Wednesday, November 07, 2007

Travel: Egypt's other pyramids

Times Online (Duncan Sprott)

An enjoyable account of a visit to some of the "other" pyramids - examples of the lesser known pyramids at Meidum, Dashur and Saqqara that pre-date the great three at Giza. Daniel Sprott is the author of the Ptolemies Quartet.

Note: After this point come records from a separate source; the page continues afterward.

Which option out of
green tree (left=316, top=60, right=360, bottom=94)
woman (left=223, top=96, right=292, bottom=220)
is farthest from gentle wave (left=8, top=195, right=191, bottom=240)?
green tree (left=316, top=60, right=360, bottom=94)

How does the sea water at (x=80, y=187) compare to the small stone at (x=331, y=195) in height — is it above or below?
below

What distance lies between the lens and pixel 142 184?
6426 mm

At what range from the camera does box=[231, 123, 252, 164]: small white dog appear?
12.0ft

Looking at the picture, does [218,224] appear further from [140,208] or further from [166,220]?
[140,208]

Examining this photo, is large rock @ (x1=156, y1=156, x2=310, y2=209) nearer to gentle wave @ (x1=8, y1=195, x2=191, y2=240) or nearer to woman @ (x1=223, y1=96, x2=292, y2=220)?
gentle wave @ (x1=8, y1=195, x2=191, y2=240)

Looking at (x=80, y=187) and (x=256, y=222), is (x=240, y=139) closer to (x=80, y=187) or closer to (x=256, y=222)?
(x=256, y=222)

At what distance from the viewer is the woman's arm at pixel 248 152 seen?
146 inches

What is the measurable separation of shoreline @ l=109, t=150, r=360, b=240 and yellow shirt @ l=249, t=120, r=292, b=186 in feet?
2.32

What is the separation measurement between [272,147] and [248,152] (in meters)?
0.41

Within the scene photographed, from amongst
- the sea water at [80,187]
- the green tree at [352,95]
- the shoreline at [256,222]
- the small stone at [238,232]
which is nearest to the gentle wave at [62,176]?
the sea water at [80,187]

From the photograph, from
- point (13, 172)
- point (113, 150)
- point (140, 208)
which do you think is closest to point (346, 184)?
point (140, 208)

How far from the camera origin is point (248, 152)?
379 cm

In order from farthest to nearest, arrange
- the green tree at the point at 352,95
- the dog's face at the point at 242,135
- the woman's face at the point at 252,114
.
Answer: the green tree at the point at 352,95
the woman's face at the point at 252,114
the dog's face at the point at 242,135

Eventually, we reach the sleepy village of Meidum, where goats loiter in the street, and we can see Snofru’s weird three-stepped tower sticking up above the palm trees. Snofru was trying to put up a true pyramid here, with smooth sides, but his experiment failed when the outermost layer of stones collapsed. What is left is an imposing ruin with a mound of debris at the base, hence the name: the Collapsed Pyramid. Near the top, pigeons flutter into a hole, their nesting place for 4,000 years. At the entrance for humans, 65ft off the ground, I take my last gulp of fresh air and crawl down a long, sloping passage barely one yard wide. Then I’m in a horizontal corridor, grateful for the invention of electric light and praying like mad for no power cuts. Before long, I’m standing in the burial chamber, admiring a fine vaulted and corbelled roof 50ft high. In the heart of the pyramid, it’s stiflingly hot, totally creepy but totally wonderful, literally breathtaking, and again we have it all to ourselves. The pigeons stayed at Meidum, but Snofru abandoned his rather big mistake and went back to the drawing board. In fact, he moved his entire outfit back up the road to Dahshur, where he built “the city of the two pyramids”.

The author then returns to the chaos of Cairo to enjoy a whistle stop tour of some of the Islamic sights.